Windmill in Great Yarmouth, Norfolk, England

Lockgate Mill also referred to locally and historically as Freethorpe Mill, 'Banham's Black Mill' and 'Duffel's Mill' is a windpump located on the Halvergate Marshes in the detached parish of Freethorpe within The Broads in the English county of Norfolk. It is approximately 2 mi west of Great Yarmouth, and 3 mi north-east of Berney Arms on the northern edge of Breydon Water. The structure is a Grade II listed building.

==History==

The current mill at this location was built sometime between 1800 and 1825 under the name 'Freethorpe Mill', it is four storeys high and built of red brick tarred black. The structure stands at 35 feet to the curb and the diameter of the base is 24 feet, housing two doors and 4 windows. A farm once stood next to the mill, it was known as Lockgate Farm and was demolished in 1981 after many years of being derelict.

When operational, the mill was driven by four patent sails that turned in a clockwise direction, these drove a 19 ft diameter external scoopwheel with 7 inch paddles. Unusually for a mill on the halvergate marshes it didn't drain into the Halvergate Fleet even though it is only 800 yards from the connection of the fleet with Breydon water. Instead it drained Acle marshes that lie to the north of the mill.
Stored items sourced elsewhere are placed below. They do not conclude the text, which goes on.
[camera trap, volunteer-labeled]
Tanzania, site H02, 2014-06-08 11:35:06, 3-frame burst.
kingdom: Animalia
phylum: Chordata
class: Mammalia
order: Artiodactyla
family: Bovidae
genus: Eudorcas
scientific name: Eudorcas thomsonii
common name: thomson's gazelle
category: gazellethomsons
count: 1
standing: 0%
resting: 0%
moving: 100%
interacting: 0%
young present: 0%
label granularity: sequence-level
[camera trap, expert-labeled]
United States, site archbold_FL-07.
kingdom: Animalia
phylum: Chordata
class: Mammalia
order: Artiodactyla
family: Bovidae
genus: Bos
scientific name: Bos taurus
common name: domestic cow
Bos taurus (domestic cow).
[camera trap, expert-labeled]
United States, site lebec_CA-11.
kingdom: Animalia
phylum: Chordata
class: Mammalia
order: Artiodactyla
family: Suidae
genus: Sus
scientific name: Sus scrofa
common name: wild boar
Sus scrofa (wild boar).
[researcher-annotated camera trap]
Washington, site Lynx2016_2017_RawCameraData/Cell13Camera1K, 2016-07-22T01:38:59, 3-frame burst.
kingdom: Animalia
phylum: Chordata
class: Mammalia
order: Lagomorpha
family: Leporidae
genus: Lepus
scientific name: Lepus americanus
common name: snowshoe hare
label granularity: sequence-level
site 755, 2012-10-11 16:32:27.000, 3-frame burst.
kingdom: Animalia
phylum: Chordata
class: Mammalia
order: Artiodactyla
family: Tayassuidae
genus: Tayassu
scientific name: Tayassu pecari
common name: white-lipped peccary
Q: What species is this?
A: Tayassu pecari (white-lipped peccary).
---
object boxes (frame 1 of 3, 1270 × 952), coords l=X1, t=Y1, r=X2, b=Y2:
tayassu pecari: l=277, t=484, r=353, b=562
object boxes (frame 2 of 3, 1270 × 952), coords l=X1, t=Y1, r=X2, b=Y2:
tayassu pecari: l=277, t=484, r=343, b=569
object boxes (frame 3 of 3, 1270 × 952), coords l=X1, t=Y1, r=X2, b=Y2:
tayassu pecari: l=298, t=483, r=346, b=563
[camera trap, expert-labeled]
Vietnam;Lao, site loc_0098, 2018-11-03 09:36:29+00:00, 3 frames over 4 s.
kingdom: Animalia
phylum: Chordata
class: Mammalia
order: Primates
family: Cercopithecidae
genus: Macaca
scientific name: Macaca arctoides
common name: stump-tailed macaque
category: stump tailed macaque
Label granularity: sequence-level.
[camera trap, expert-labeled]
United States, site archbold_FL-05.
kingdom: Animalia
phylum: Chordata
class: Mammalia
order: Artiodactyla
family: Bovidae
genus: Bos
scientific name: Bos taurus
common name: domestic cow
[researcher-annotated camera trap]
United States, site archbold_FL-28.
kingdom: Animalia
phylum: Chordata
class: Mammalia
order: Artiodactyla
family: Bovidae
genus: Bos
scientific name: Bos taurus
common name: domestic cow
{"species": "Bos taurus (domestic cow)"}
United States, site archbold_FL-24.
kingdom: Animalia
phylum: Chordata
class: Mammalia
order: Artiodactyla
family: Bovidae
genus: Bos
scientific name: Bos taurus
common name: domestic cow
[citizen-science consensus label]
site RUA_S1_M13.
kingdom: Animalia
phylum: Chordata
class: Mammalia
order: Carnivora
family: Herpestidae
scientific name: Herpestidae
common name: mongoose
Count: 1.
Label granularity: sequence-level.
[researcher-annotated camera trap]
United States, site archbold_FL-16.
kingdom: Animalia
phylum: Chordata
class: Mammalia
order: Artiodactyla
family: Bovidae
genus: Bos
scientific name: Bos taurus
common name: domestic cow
The earliest recorded marshman of the mill was a Mr Dan Banham, followed subsequently by Mr Bob Banham. The Banham family ceased working the mill in the early 1920s and was taken over for a short period by Mr Gordon Addison, who lived in the nearby Lockgate Farm. The final marshman that worked the mill was Mr Leonard Carter, who left the mill in the mid-1940s.

After Leonard Carter left the mill, it began to fall into disrepair. In 1953 the sails were blown off the mill in a gale and was left to deteriorate until a temporary aluminium cap was fitted in 1988 to protect the remains of the mill.

==Today==

In 2001 a fire started by vandals damaged the inside of the mill and has blackened some of the external and internal brickwork. The mill can be reached on the Weavers' Way and Wherryman's Way footpaths between Yarmout and Berney Arms. Access to the mill is prohibited and a fence blocks access due to the unsafe state the structure is in.